Instruction 1: Please copy out everything in the visa forum thread from "QUOTE(iceyspots @ Jun" down to "not even respond.", changing "good heart" to "kind heart".
Instruction 2: Carry the visa forum thread forward from its final sentence.
=== Provided passage ===
QUOTE(AmeraMouttaki @ Jun 22 2006, 10:10 PM) *

Give them as much evidence as you can regarding his relationship with your children. That really (I believe) made a HUGE difference in our case. I was a single mom of a 2 year old. We had spent almost 2 months living in Morocco (i was a student so it was a lot easier to do that). But we had a lot of pictures of ALL of us together. (me, my son, and husband) as well as family pictures with all of his family. The CO did ask him about my son, how old he was, what his name was, even about the custody arrangement. He said she spent more time talking about my son than our relationship. I think he was able to prove not only did WE have a strong relationship but also that my son was a very real and valid part of the relationship. I think it's so great that your kids do spend time talking to and sending him mail -- MAKE SURE THE CO KNOWS THAT!!!!

Kerewin is right. I think the problem in a lot of the cases coming out of NA/ME is not that there isn't proof or that we don't want to give it to the CO's but that they won't even look at or consider it. I really don't think this is legal (but nowadays they make law by decree it seems)- but what can we do about it? How do we get around it? I wish you the best of luck with your interview and with your new family!



Thanks for that tip, I was hoping my fiances relationship with the children would be significant to them. Mainly because, it is not just me and my fiance, we are a family here and the children love him so much and can't wait for him to be with us. I would hate further emotional stress over this seperation for them moreso than me. My youngest has a whole list of places and things she wants to do with him. I have sent him copies of their school grades and awards, He IS just so very much a part of our lives. We discuss matters with the children and their upbringing and how to handle certain situations before I take any action on them now. We all need him with us so much.

QUOTE(Morocco4ever @ Jun 22 2006, 11:40 PM) *

QUOTE(iceyspots @ Jun 22 2006, 10:53 PM) *

I'm considering leaving VJ... this is a bunch of crap.


I hope you don't leave Icey, you have a good heart and always have good advice. Its just so hard to hear people tell us that we didn't do it right. These people just like stirring the Sh#$. We would all be wise to realize that these people talk out of the a$$e$ and to not even respond.

Now, for the original poster. A 3 year age difference isn't going to be a problem. I know of someone that has an 8 year difference and her husband didn't even have to go through the AR. It is wise though to recognize all of the red flags you do have and be prepared to show it. I do agree with (can't remember who) the person who said that using the unconventional approach won't help. They don't care if he isn't traditional, and it might appear you are trying to hard. You have to play the game their way. Just go prepared and I am sure all will be fine Incha Allah.



The last thing I want is to raise more unecessary questions... but the truth is, both of our rebel want to change the world attitudes was one of the common personality traits that drew us together...lol He was way too liberal and open for his culture and I am way to strict, uptight and conservative for my american female role...lol Oddly somehow we fit just right together in that middle ground. Thanks for the advice ladies, it is great to hear from you all...
And all of you who are still waiting due to messed up interviews in casa... God be with you Even imagining that pain and stress is hurting me now.




PLEASE...

Be sure he gives all the proof of your relationship right away. Even if the CO doesnt want it, make him insist that he/she looks at it! Don't let it be the reason for a return!!
=== Recorded information ===
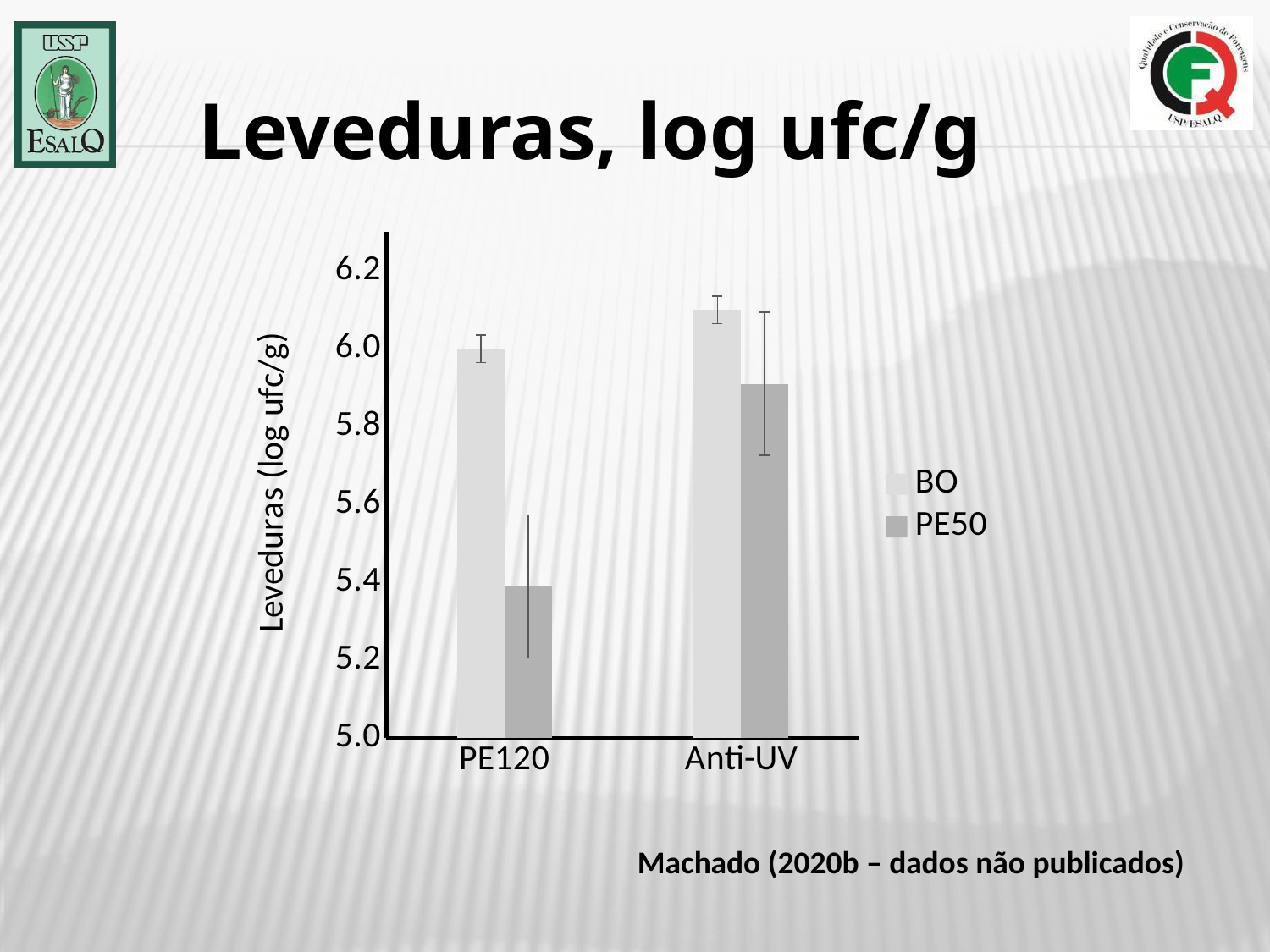
Is the PE50 value for PE120 greater or less than 5.2? greater Which bar is the lowest in the chart? PE50 at PE120 Is the PE50 value for PE120 greater or less than 5.6? less How many categories are shown on the x axis? 2 How many series does the legend list? 2 Is the PE50 value for Anti-UV greater or less than 5.8? greater Which is larger: the PE50 value for PE120 or the PE50 value for Anti-UV? PE50 for Anti-UV What kind of chart is shown on the slide? bar chart What are the two entries in the legend? BO and PE50 Within the PE120 category, which series has the larger value, BO or PE50? BO What is the label of the y axis? Leveduras (log ufc/g)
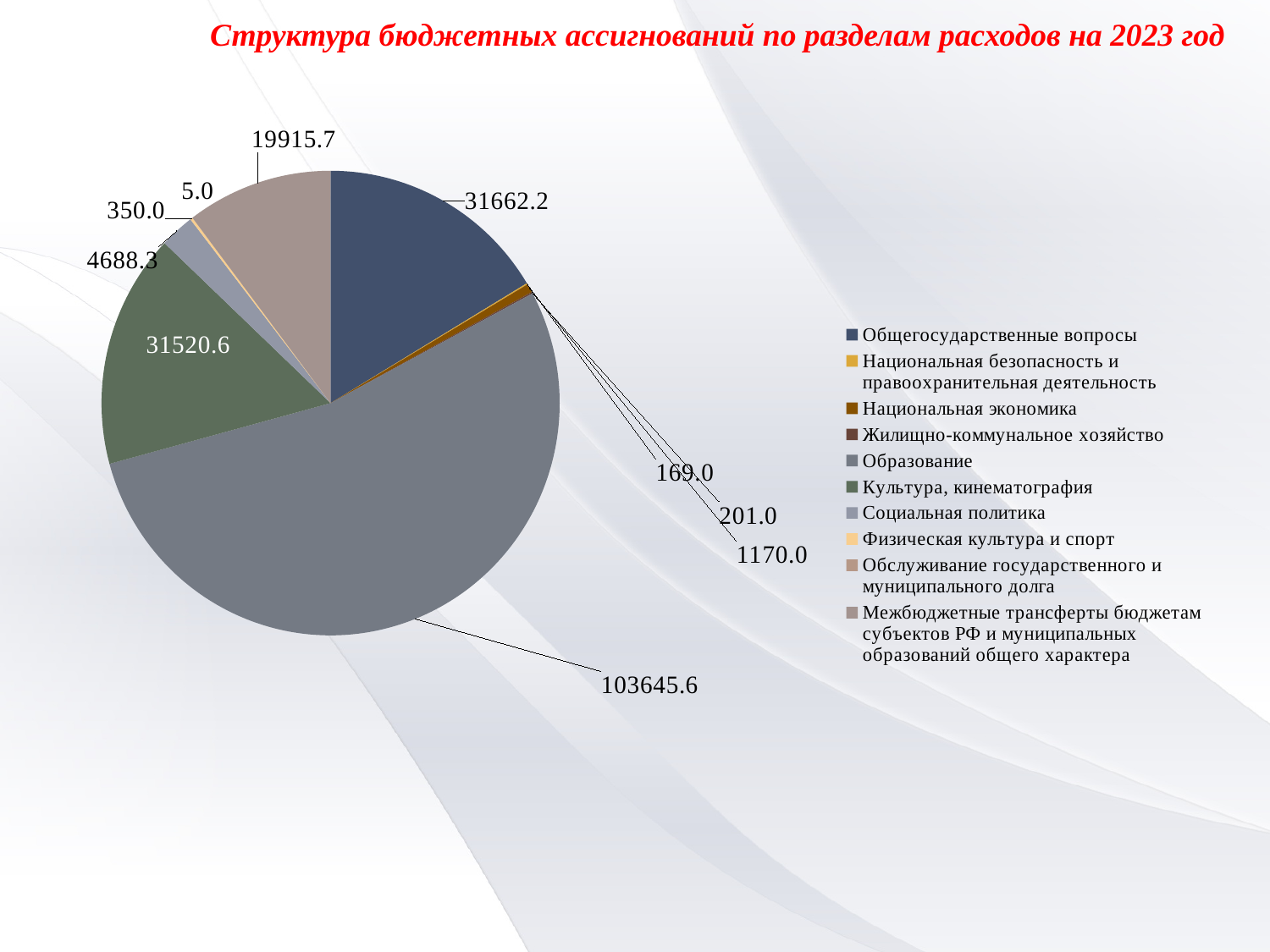
Which category has the smallest value? Обслуживание государственного и муниципального долга Which is larger: the value for Общегосударственные вопросы or the value for Культура, кинематография? Общегосударственные вопросы What is the title of the chart? Структура бюджетных ассигнований по разделам расходов на 2023 год Which category has the largest slice of the pie? Образование How many categories does the legend list? 10 What is the value for Социальная политика? 4688.3 What is the value for Межбюджетные трансферты бюджетам субъектов РФ и муниципальных образований общего характера? 19915.7 What is the value for Образование? 103645.6 What is the value for Общегосударственные вопросы? 31662.2 What is the value for Культура, кинематография? 31520.6 What type of chart is shown on the slide? Pie chart What is the difference between the values for Общегосударственные вопросы and Культура, кинематография? 141.6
===
Answer 1:
QUOTE(iceyspots @ Jun 22 2006, 10:53 PM) *

I'm considering leaving VJ... this is a bunch of crap.


I hope you don't leave Icey, you have a kind heart and always have good advice. Its just so hard to hear people tell us that we didn't do it right. These people just like stirring the Sh#$. We would all be wise to realize that these people talk out of the a$$e$ and to not even respond.

Answer 2:
AND>>>

if at all POSSIBLE...be in Maroc for the interview!!!


hugs smile.gif

chi

tnh9479
QUOTE(chiquita @ Jun 23 2006, 12:26 PM) *


PLEASE...

Be sure he gives all the proof of your relationship right away. Even if the CO doesnt want it, make him insist that he/she looks at it! Don't let it be the reason for a return!!

AND>>>

if at all POSSIBLE...be in Maroc for the interview!!!


hugs smile.gif

chi



Personally, I think being super-aggressive with anyone, much less an over-worked consular officer, will not in any way help your case. There are ways of showing your proof of relationship (like others have stated in previous posts). Just as an example: my husband (then fiance) and I sent quite a bit of proof off with our visa application. It was not a truck-load. However, it showed various methods through which we communicated (mail, email, ecards, chat transcripts, telephone records). We also explained in the "how we met letter" what some of our similarities are. I think giving this information to the consulate ahead of time makes the process easier. (Although my husband still brought more proof and told them him had it...they did not want to see any of it. His interview was pretty straight-forward. Then again...they weren't maybe some of the red flags that I have seen with others.)

Twila
deeshla
The problem is one of marriage fraud - not on the part of unsuspecting Western woman -- but on the part of the (mostly younger) Moroccan men who devote all of their spare time to wooing women on the internet, then proposing to them. I am NOT suggesting that this is the case with you -- just that it is happening so much that it is considered something of an epidemic here in Morocco.

Every time I go to the consulate I meet newly married women from the states with their Moroccan spouses - there are some themes: 1.) met on the internet and/or 2.) woman is greatly older than man (somtimes 30-40 years and/or 3.) couple seem extremely unnatural together. This must be raising a colossal red flag with immigration officials. And reports from these unions keep pouring in -- man dumps American wife for real Moroccan wife then takes advantage of status. I know a fellow Peace Corps volunteer who wrote an article about the phenomenon.

Living here with a Moroccan husband makes me sensitive to this issue. If two people want to marry, they should be able to marry -- whether or not they conform to some random CO's definition of acceptable. (And similarly, when I got married Moroccan-style it really wasn't anyone's business if I was a virgin or not -- but we were both extensively questioned about this). Also, people tend to assume (especially expats and other Moroccan men) that he is in it for the visa. This is totally frustrating and humilating for both of us, but is just one of many things that we have had to navigate and accept in this process.

I think whoever said the thing about validating the relationship has a point. An internet love affair is pretty hard to believe, but it seems to constitute the majority of the marriages I see here. This is a new social movement -- Western women finding love and companionship from very romantic marraige and kid-ready virile Moroccan men and those men finding a way up and out of a country that has extremely high unemployment and low prospects. This may not be the reasoning initially, but I think it is the "latent function" of these unions. Not all, of course -- but enough to put Casa on guard. Like mentioned before -- what they are doing is legal -- and if evidence of marriage fraud is happening, I guess this is their way of culling.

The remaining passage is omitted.